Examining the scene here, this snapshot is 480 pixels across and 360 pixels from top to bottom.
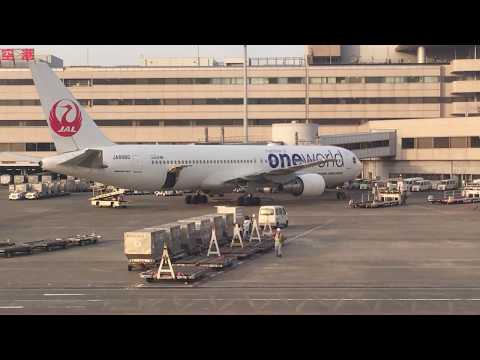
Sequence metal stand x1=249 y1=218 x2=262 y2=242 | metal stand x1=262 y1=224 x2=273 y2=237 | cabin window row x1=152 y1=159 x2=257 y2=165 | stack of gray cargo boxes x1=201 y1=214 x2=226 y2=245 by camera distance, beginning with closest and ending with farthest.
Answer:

==

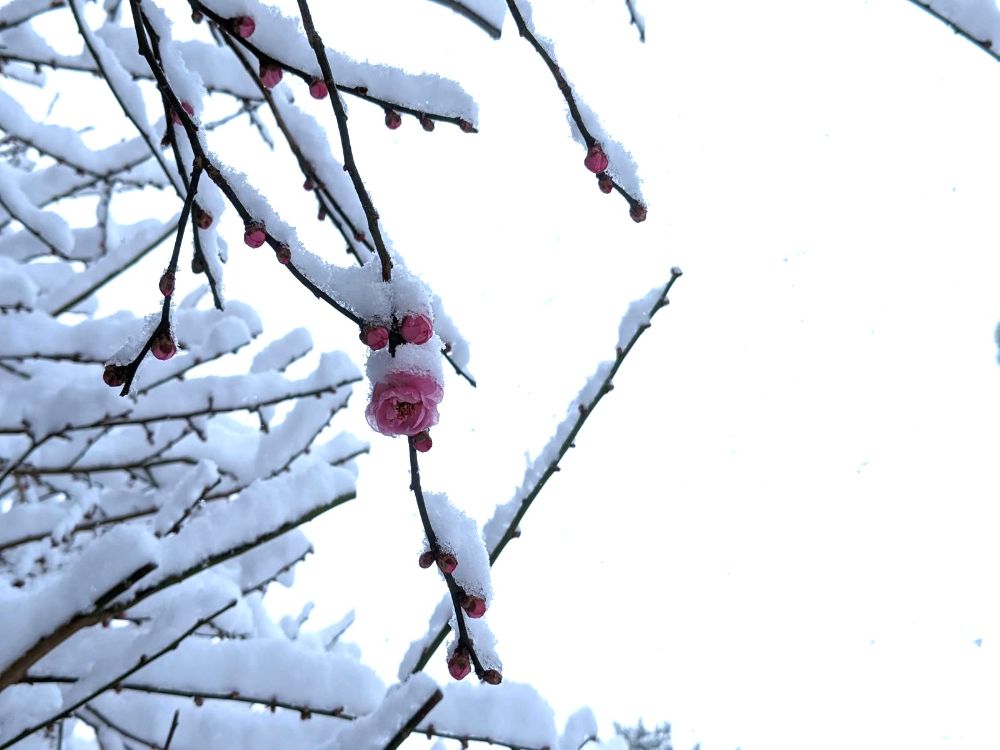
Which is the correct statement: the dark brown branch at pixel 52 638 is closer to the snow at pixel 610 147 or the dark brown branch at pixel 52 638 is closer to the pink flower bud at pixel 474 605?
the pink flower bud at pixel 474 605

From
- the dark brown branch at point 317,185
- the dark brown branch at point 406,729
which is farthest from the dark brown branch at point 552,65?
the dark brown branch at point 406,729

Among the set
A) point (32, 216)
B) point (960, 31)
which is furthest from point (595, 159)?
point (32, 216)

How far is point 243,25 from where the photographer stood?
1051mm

---

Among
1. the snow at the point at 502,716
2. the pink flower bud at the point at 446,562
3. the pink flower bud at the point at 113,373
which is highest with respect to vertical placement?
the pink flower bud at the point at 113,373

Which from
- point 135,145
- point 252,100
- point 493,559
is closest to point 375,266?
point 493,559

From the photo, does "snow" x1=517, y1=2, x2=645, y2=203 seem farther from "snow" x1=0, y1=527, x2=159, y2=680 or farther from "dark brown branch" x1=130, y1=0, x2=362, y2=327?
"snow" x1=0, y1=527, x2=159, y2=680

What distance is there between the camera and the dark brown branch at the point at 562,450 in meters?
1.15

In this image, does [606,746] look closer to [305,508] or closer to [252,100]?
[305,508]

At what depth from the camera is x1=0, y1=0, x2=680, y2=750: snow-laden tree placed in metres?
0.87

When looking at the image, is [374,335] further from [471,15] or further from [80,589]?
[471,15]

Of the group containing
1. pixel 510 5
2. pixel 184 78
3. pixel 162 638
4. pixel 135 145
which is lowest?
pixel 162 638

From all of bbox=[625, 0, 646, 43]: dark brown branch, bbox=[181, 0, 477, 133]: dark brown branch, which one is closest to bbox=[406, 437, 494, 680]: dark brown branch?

> **Set exercise**:
Write out the material again, starting with the line that contains "When looking at" and going on through the line that contains "From all of", with "further" swapped for "farther" and nothing else changed.

> **Response**:
When looking at the image, is [374,335] farther from [471,15] or farther from [80,589]?
[471,15]

Of the group containing
1. pixel 510 5
2. pixel 184 78
3. pixel 162 638
4. pixel 135 145
which is lowest?
pixel 162 638

From all of bbox=[625, 0, 646, 43]: dark brown branch, bbox=[181, 0, 477, 133]: dark brown branch, which one is closest to bbox=[406, 437, 494, 680]: dark brown branch?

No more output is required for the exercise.